* _Verilen metin_:
^^^^^^^^^^^^^^^^
3-6-9 teorisi, 3-6-9 rakamlarının ihtişamını bilseydiniz evrenin kapılarını açacak bir anahtarınız olurdu. Bunu sıradan biri söyleseydi çok dikkate alınmazdı, ancak dünyanın kaderini değiştiren günümüzde en çok icadı ve patenti bulunan modern dünyanın mimarlarından birinin ağzından çıktığında önem kazanır. Öncelikle Nicola Tesla bu sözü ne zaman ve hangi amaçla söylemiştir. 1898 yılında Nicola Tesla küçük boyutlarda bir osilatör geliştirdi. Bu cihazı inşaat halinde bir binada denemiş ve şöyle söylemiştir.
“Cihazı çalıştırdıktan sonra saniyeler içinde binanın titremeye başladığını hissettim. Eğer 10 dakika daha devam etseydim. Binayı sokağa yıkabilirdim. Aynı cihazla Brooklyn Köprüsü’nü bir saatten daha kısa bir sürede yıkabilirdim.”
Osilatör makinesinin çalışma prensibi ise şöyle işliyordu. Uyarıldığında her maddenin bir rezonansı vardır. Eğer doğru frekans tutturulursa ve Tesla’nın Osilatör makinesi gibi bir cihazla artırılırsa istenilen her şey parçalara ayrılabilir, örneğin washington’daki tekomaniros köprüsü saatte 64 km hızla esen bir rüzgarın doğru frekans aralığını tutturması sonucu çelik köprünün ritmik bir hareketle çarşaf gibi dalgalanmasına yol açtı sonunda köprü yıkıldı.
Aslında Tesla’nın yapmak istediği deprem bölgelerindeki fay hatlarında küçük ölçekli depremler yaratmaktı böylece fay hattının enerjisini emerek daha büyük ölçekli depremleri engellemekti. Yani deprem üreten bir silah üretmek değildi. Tesla’nın bu deneyinden kısa bir süre sonra 3-6-9 Eylül 1899da Colorado Springs’de ard arda üç deprem daha meydana geldi.
^^^^^^^^^^^^^^^^
(Sahneye dayalı akıl yürütme kayıtları)
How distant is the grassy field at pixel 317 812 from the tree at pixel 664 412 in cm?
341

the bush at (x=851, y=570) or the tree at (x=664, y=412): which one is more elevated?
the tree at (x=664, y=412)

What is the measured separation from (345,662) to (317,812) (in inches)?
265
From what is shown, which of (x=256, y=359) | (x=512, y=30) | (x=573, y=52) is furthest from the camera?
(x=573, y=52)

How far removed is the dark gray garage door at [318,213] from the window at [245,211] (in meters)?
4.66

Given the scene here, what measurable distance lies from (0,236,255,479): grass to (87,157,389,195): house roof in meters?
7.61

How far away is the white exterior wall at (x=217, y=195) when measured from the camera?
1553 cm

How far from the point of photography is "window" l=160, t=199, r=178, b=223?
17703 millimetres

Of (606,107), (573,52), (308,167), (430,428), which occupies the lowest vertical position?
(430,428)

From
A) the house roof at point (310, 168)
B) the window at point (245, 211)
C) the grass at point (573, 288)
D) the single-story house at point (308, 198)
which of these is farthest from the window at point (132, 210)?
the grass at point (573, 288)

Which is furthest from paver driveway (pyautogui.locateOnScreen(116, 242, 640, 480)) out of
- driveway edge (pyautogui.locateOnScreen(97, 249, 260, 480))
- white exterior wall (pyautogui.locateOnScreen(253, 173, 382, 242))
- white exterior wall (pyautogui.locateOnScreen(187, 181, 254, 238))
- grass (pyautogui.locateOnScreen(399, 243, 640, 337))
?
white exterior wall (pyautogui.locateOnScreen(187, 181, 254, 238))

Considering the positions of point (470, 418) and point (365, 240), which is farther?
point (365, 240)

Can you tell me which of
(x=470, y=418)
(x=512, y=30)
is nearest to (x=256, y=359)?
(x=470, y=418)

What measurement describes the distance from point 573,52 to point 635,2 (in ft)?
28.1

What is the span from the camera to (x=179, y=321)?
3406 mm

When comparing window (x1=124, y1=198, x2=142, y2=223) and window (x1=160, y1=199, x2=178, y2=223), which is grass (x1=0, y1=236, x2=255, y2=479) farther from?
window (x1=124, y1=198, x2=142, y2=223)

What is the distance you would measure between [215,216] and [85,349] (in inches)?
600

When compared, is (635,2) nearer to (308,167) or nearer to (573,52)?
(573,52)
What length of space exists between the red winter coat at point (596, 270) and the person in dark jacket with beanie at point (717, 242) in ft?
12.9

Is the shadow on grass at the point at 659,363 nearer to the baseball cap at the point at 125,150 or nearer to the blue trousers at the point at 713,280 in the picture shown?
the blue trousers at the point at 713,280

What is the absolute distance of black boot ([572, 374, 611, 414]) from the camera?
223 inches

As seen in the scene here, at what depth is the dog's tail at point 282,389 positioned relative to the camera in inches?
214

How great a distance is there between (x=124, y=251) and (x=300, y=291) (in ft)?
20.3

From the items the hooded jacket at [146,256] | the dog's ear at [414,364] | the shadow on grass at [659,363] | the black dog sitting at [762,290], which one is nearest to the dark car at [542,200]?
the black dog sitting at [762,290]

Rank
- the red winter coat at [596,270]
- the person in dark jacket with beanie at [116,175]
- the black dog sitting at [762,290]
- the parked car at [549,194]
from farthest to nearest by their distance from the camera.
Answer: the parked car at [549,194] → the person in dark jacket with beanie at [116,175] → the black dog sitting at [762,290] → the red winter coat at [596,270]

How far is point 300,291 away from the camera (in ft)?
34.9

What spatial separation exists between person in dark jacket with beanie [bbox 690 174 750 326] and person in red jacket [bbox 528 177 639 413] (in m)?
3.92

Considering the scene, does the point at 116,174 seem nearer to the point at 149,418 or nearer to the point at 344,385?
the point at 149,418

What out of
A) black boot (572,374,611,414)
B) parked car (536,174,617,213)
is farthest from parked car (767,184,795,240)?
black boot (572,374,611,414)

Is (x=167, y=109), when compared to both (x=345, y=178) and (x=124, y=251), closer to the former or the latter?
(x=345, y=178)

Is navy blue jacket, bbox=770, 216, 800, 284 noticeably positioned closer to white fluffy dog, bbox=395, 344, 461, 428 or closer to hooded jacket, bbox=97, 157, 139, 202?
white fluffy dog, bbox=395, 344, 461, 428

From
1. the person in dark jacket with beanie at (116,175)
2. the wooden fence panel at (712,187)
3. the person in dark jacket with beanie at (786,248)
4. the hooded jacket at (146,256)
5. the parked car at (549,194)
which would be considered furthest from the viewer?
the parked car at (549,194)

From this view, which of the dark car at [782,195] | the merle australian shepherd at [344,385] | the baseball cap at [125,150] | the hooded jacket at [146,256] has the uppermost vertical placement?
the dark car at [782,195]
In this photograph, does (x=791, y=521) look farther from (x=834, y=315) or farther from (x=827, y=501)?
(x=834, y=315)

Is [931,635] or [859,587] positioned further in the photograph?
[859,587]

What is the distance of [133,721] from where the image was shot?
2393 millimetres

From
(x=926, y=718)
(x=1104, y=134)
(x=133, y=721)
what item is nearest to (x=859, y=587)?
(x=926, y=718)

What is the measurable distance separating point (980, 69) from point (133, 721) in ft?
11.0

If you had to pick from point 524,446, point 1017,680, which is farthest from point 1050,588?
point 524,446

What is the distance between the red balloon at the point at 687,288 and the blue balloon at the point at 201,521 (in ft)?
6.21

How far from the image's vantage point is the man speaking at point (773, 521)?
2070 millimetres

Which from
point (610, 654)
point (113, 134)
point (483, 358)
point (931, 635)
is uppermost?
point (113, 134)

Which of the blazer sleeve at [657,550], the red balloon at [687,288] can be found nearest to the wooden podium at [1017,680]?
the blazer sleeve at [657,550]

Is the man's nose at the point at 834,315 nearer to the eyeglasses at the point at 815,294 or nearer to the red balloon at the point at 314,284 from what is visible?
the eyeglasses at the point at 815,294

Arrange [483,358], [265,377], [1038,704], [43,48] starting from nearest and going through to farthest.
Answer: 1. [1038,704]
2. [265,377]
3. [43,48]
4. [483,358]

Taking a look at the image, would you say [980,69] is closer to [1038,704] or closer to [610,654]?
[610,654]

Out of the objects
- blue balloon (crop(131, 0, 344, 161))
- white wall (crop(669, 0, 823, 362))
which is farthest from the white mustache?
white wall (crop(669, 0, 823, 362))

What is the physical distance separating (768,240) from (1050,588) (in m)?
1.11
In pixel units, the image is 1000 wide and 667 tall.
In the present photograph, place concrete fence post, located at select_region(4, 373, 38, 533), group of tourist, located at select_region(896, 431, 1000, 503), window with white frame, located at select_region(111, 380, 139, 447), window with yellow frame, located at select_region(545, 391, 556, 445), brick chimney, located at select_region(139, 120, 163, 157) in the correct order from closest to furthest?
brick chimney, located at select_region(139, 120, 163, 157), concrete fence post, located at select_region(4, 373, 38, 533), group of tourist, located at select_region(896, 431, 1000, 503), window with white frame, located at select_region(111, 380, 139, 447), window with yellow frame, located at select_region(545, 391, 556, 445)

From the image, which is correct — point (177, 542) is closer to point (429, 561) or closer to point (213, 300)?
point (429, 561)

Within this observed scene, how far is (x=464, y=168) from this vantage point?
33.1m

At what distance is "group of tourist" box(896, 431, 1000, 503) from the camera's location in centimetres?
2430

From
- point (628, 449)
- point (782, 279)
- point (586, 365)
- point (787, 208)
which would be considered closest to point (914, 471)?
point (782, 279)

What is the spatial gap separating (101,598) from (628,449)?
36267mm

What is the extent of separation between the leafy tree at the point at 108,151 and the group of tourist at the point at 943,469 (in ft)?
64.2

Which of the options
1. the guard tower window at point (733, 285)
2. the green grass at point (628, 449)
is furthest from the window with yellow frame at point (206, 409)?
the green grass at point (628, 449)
^^^^^^^^^^^^^^^^
* _Görev listesi_:
- a) Tesla ve 3-6-9 teorisi hakkındaki metne göre Nicola Tesla küçük boyutlu osilatörünü hangi yıl geliştirdi?
- b) Tesla ve 3-6-9 teorisi hakkındaki metinde Colorado Springs'te deprem meydana geldiği söylenen tarihlerin hepsini yaz.
- c) Tesla ve 3-6-9 teorisi hakkındaki metni son cümlesinden itibaren sürdür.

* _Yazılı cevaplar_:
- a) 1898 yılında.

- b) 3 Eylül 1899, 6 Eylül 1899, 9 Eylül 1899

- c)
Depremin olduğu tarihler ise oldukça dikkat çekiciydi. Bu olayın ardından “3-6-9 rakamlarının ihtişamını ve önemini bilseydiniz evrenin kapılarını açacak bir anahtarınız olurdu. Nicola Tesla gezegenimizin boğum noktalarını da hesaplamıştı ve bu noktaların 3-6-9 sayılarıyla bağlantılı olduğunu fark etmişti. Tesla 3-6-9 rakamlarına takıntılı bir insandı ancak ona göre bu sayılar yalnızca kendisi için değil herkes için büyük bir önem taşımaktaydı.
3-6-9 teorisini daha iyi anlayabilmek için Tesla’nın şu sözünü de anlamak gerekiyor. Bilim fiziksel olmayan fenomenleri incelemeye başladığı gün önceki yüzyılın hepsinden daha fazla ilerleme kaydedecektir. Eğer evrenin sırlarını bilmek istiyorsanız. Enerji, frekans ve titreşim üzerine düşünmelisiniz. Burada derin bir felsefi gerçeklik bulunmaktadır. Yaklaşık yüzyıl önce söylenmiş bu söz zamanında anlaşılmamış olabilir. Ancak Tesla zamanının çok ötesinde bir bilim adamıydı bu nedenle anlam yüklü sözlerini kavrayabilmemiz için yüzyıl geçmesi gerekiyordu.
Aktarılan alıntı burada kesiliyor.